For Citi, the benefit of working with a partner like Swift is consistency, Koutzen said. "They're helping us to standardize the technology so we can transmit from origination countries to destination countries [with] a predictable service-level agreement."
"The last thing you want to do is build a distribution network with individual APIs or interfaces," Koutzen said. Citi was certified in September to use Swift's Workers' Remittances system.

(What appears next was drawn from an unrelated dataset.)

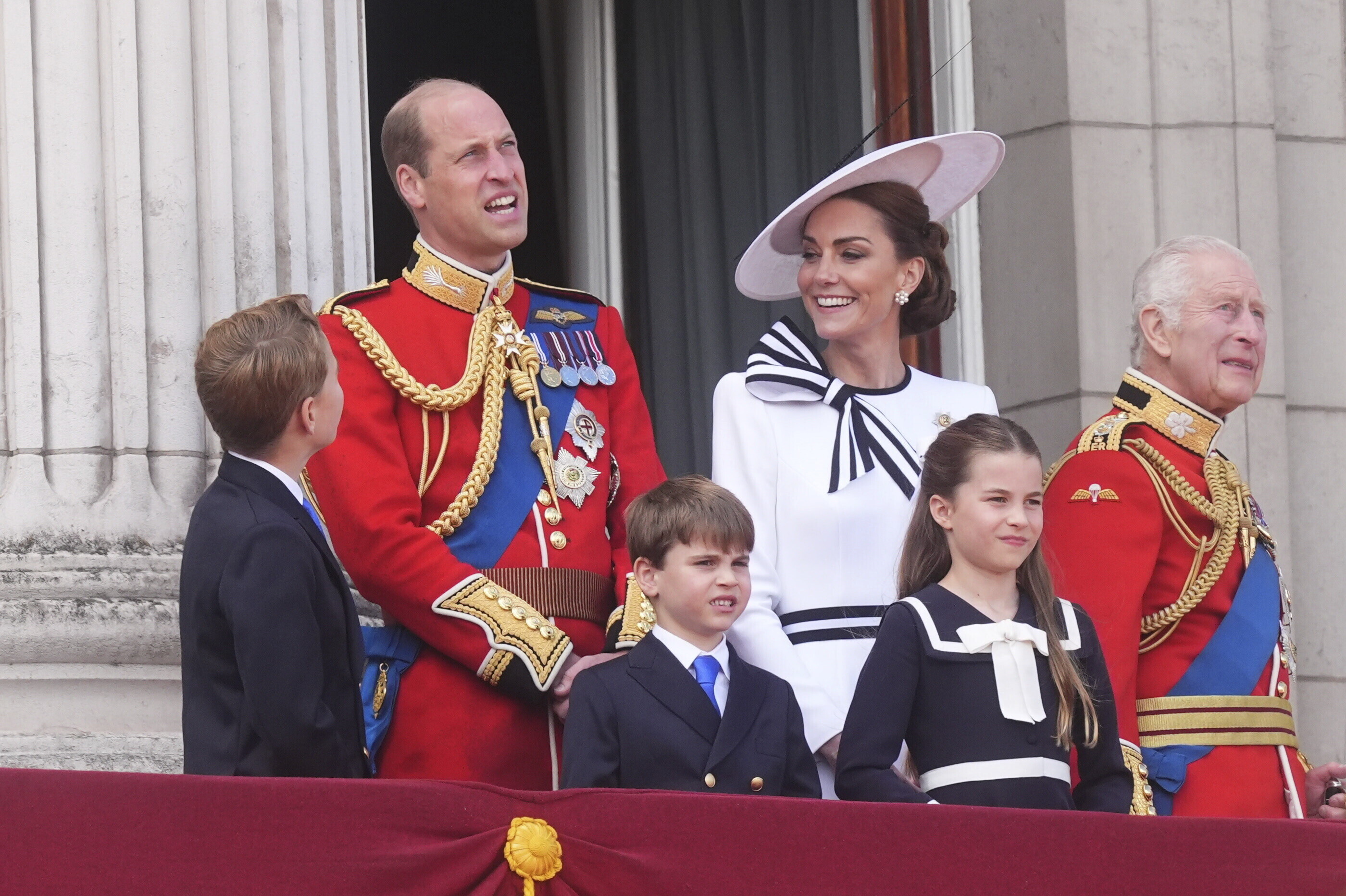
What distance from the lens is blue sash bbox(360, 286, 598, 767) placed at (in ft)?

Using the system, the bank is sending remittances from about 150 branch locations in New York, New Jersey and Connecticut to Ecuador. It plans to expand the availability of the service in the U.S., including in California, Texas, Florida and Illinois, Koutzen said. The next target country for Citi is the Dominican Republic.
Citi is currently handling 50 to 60 remittance payments a day through the service, Koutzen said. He noted that Citi has been offering remittance services for several years and that in early 2008 it acquired PayQuik Inc., a money-transfer operator.
With Swift, "we're very, very comfortable that we can put a product in the market that can compete," he said.